WHAT IS EXPECTED: From the line containing "Sorry Cant Horses" down to the last line of the material, output each line exactly as it appears, excluding pictures.

── THE DATA ──

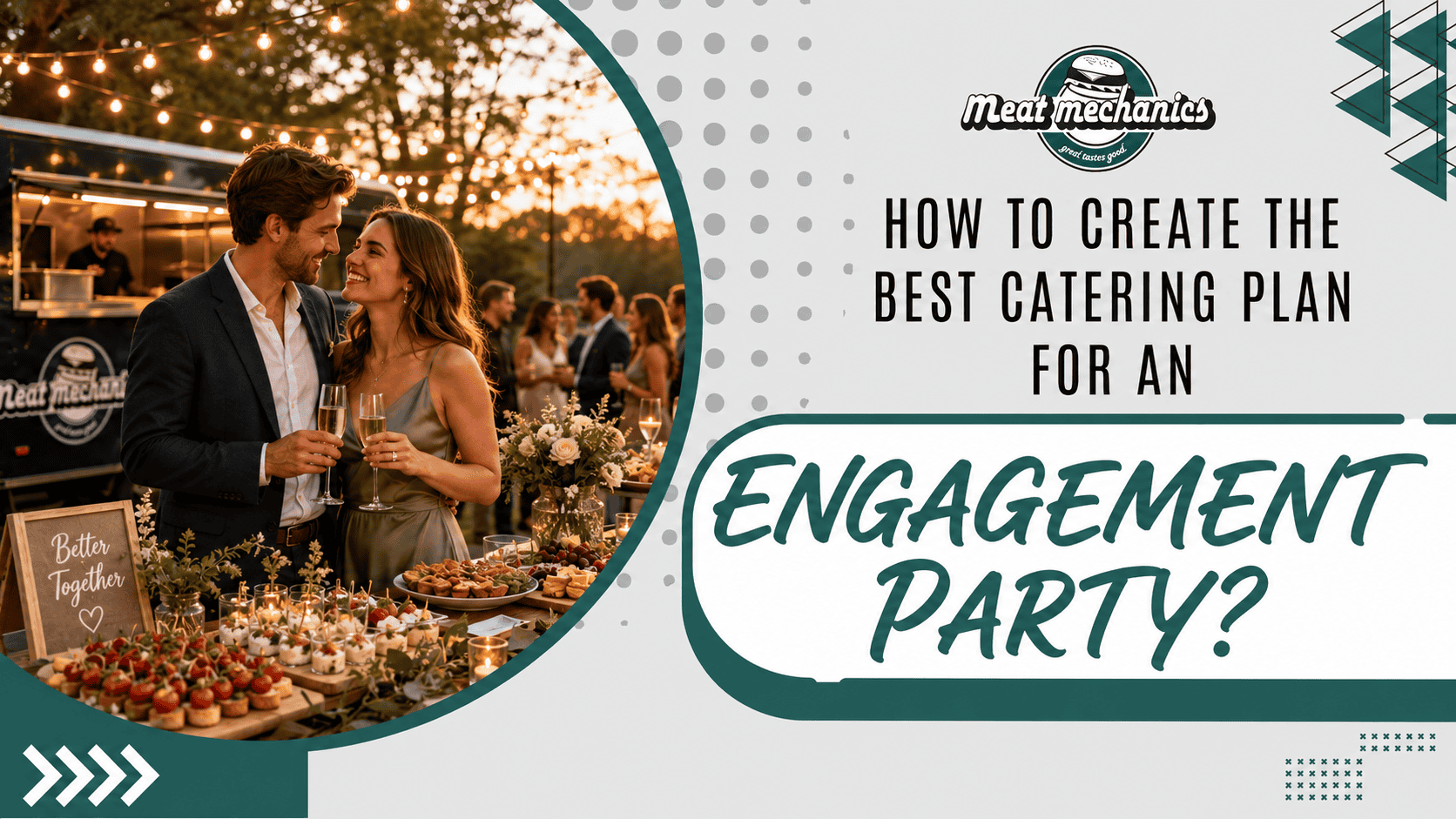 How To Create The Best Catering Plan For An Engagement Party?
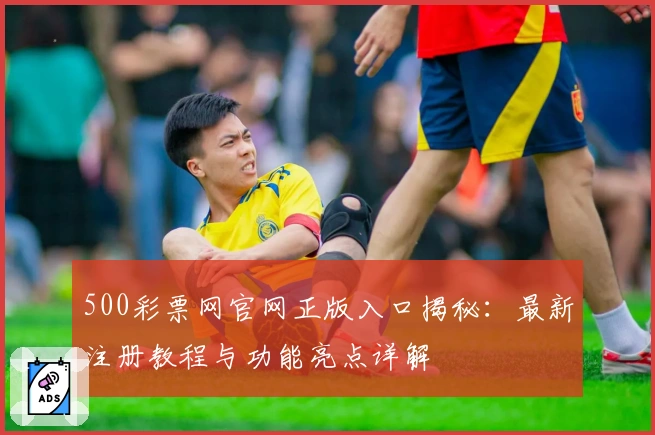 500彩票网官网正版入口揭秘:最新注册教程与功能亮点详解
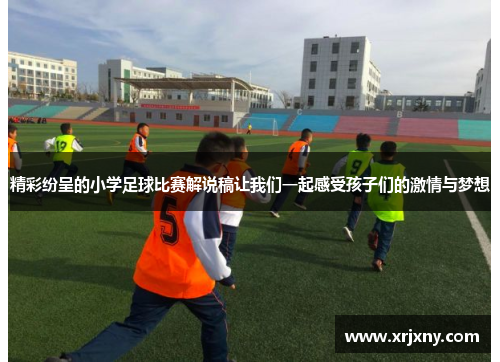 精彩纷呈的小学足球比赛解说稿让我们一起感受孩子们的激情与梦想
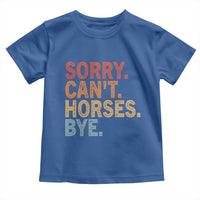 Sorry Cant Horses Bye Toddler T Shirt Fun Horse Lover Humor - Wonder Print Shop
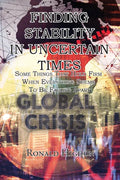 Finding Stability in Uncertain Times: Some Things That Hold Firm When Everything Seems To Be Falling Apart - Paperback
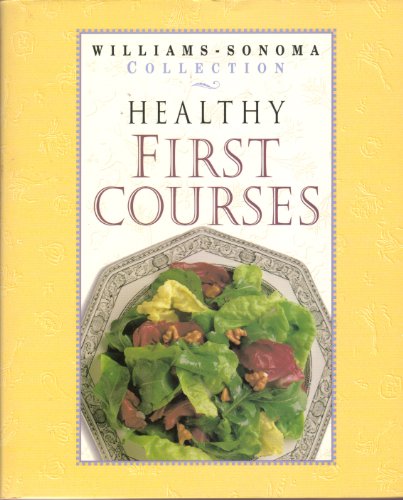 Healthy First Courses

───

SOLUTION BELOW:
 Sorry Cant Horses Bye Toddler T Shirt Fun Horse Lover Humor - Wonder Print Shop
 Finding Stability in Uncertain Times: Some Things That Hold Firm When Everything Seems To Be Falling Apart - Paperback
 Healthy First Courses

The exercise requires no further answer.